Stock traders and investors can benefit greatly from understanding the metrics to evaluate a stock. The issue is that many of these measurements can be difficult to grasp or even impossible.

Stocks' beta values fall into this group. So you're in the right place if you're looking for a brief explanation of beta value. Please follow along as we explain what Beta is and how to calculate it.

What does the stock market's Beta mean?

A mathematical concept known as beta gauges a stock's level of risk in relation to the market as a whole. The beta value may be positive or negative depending on the stock under consideration. Additionally, the market's beta value is always 1.

A stock is considered to be very volatile if its beta value is high (>1). Conversely, a stock with a low Beta (1) is considered more stable and less erratic than the market. Not only that.

The beta number may also serve as a proxy for a stock's potential for profit.

While low-beta companies will likely produce returns that are more or less in order with the market, high-beta stocks have the potential to create huge returns (or lower). It's easy to understand why the market has a beta of 1.

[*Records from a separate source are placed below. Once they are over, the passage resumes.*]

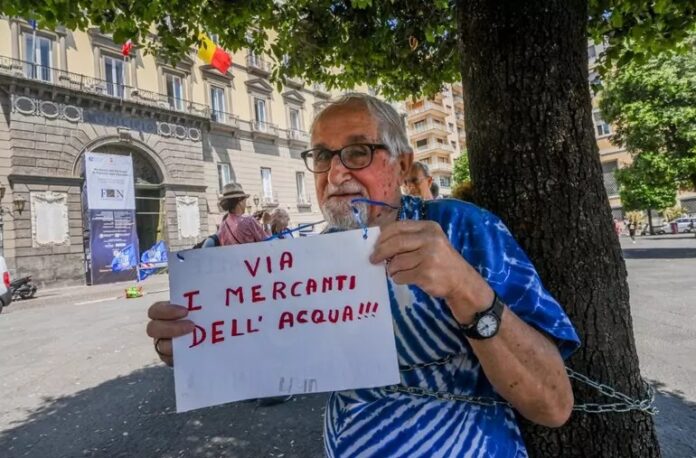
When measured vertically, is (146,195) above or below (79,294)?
above

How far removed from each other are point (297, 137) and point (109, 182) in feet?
45.5

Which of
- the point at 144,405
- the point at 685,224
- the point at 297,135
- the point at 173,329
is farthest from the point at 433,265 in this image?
the point at 685,224

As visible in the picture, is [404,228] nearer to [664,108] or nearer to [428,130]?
[664,108]

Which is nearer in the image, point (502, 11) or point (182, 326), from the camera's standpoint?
point (182, 326)

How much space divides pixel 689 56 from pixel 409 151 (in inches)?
732

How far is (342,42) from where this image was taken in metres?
4.90

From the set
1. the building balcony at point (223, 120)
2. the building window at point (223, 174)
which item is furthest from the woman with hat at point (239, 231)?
the building balcony at point (223, 120)

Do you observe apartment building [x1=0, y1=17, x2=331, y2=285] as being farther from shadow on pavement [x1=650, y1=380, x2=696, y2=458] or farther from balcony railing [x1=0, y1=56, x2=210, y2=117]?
shadow on pavement [x1=650, y1=380, x2=696, y2=458]

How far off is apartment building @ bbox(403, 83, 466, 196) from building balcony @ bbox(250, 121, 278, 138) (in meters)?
24.4

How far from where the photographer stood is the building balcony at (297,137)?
94.1 ft

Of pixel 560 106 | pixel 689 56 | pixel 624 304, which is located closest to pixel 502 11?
pixel 560 106

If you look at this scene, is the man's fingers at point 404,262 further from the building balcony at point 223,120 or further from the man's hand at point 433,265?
the building balcony at point 223,120

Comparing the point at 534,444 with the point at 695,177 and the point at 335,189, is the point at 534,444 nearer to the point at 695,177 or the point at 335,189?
the point at 335,189

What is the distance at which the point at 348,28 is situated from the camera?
→ 4699mm
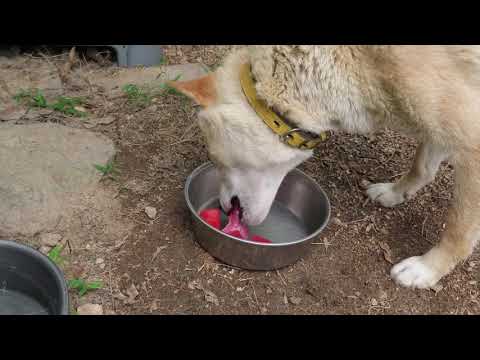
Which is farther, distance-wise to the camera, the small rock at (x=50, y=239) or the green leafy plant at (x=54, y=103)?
the green leafy plant at (x=54, y=103)

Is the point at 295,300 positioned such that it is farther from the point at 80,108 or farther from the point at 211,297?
the point at 80,108

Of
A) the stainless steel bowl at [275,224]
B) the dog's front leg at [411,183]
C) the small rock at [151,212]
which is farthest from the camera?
the dog's front leg at [411,183]

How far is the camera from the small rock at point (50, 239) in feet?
8.43

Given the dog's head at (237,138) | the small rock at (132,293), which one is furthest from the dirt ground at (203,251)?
the dog's head at (237,138)

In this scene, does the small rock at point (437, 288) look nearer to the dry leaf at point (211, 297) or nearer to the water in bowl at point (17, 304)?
the dry leaf at point (211, 297)

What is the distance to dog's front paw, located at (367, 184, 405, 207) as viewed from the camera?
10.2ft

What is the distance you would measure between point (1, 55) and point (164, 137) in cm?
171

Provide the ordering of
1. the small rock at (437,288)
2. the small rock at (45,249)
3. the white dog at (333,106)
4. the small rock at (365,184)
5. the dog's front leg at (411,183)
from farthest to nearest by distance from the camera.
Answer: the small rock at (365,184)
the dog's front leg at (411,183)
the small rock at (437,288)
the small rock at (45,249)
the white dog at (333,106)

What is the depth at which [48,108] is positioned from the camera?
3410 millimetres

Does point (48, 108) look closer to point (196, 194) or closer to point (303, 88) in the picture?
point (196, 194)

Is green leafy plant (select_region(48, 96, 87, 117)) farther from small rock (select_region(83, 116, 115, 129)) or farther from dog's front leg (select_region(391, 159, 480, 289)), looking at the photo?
dog's front leg (select_region(391, 159, 480, 289))

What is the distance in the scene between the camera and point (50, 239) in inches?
102

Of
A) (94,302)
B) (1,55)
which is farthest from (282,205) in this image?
(1,55)

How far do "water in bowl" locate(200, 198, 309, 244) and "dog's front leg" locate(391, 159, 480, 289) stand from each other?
1.99ft
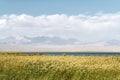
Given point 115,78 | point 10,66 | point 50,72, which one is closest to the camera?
point 115,78

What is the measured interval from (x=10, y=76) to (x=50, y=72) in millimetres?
2554

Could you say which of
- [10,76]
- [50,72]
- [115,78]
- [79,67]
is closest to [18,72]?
[10,76]

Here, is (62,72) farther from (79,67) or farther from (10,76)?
(10,76)

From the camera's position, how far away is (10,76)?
2420 centimetres

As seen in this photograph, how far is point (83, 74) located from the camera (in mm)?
23547

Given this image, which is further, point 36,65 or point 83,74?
point 36,65

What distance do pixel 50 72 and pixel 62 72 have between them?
765 mm

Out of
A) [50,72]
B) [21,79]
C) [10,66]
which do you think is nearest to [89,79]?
[50,72]

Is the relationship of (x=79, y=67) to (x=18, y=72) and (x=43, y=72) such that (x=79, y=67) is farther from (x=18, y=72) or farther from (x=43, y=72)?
(x=18, y=72)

Beta measures a stock or asset's movement concerning the market. What influences how the market moves? Itself. There is one more thing you should be aware of.

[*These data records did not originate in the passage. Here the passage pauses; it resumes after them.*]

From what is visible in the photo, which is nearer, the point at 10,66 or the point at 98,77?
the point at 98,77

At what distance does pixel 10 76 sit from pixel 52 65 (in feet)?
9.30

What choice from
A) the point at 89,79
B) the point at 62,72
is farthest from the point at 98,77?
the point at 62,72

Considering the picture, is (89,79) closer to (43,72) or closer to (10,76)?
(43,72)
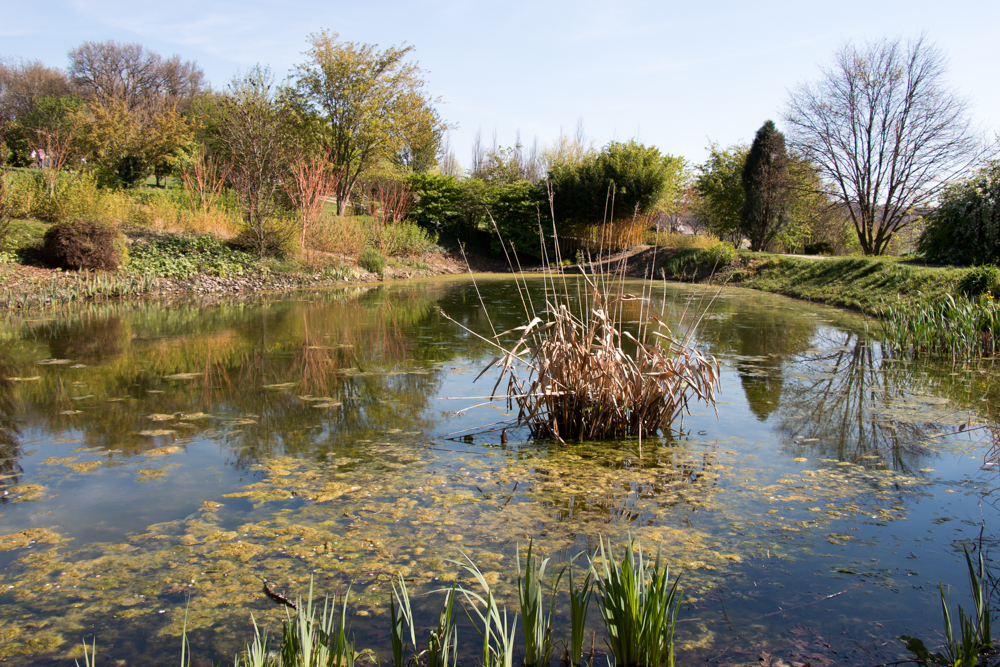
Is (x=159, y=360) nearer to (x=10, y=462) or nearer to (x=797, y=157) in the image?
(x=10, y=462)

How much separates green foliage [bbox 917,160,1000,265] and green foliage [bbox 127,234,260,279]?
49.9 ft

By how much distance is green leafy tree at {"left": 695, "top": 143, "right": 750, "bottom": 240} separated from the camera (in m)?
25.2

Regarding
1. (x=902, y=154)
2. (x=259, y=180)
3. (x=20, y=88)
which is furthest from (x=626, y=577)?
(x=20, y=88)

You must contrast a stock with the appropriate benchmark index to determine its beta value.

How is the Beta of a stock calculated?

Beta is a mathematical measure. Hence there is a formula to calculate it in the end. For example, you may get a stock's Beta by following these steps:

· Calculate the stock and market returns' product of covariance.

· Determine the market's return variance** (for a set time)

· To determine the stock's beta value, divide #1 by #2.

· The formula for calculating a stock's Beta looks like this:

  • Beta () is equal to Cov (Ri, Rm)/Variance (Rm)
  • Ri: Stock return formula
  • Rm is the overall market return.

Ø Covariance: a measurement of the peaks and troughs in a stock's returns relative to those of the market

Ø Variance: the difference between the returns of the market and its average

Different Beta Values

Four categories can be used to classify this roughly:

  • The beta value is less than 1.0. : The stock should be less volatile than the market. With a stock like this in it, an investor's portfolio might be less hazardous than it would be without it.
  • A stock with a beta of 1.0: theoretically has the same characteristics as the market. Adding this stock to a portfolio may have no effect on risk.
  • Stock's beta value exceeds 1.0: it could be more volatile than the market. By including such stock in your portfolio, your risk may dramatically increase.
  • A stock with a negative beta: theoretically has an inverse link to the market. The stock may decline if the market rises, and vice versa.


Conclusively, a stock's low Beta value does not guarantee that it will be a wise investment. For example, a stock that is less erratic than the market may experience a protracted downward trend.

Using the beta value, you may estimate a stock's price movement concerning its benchmark index. Theoretically, being aware of the rewards and risks related to a stock can be helpful.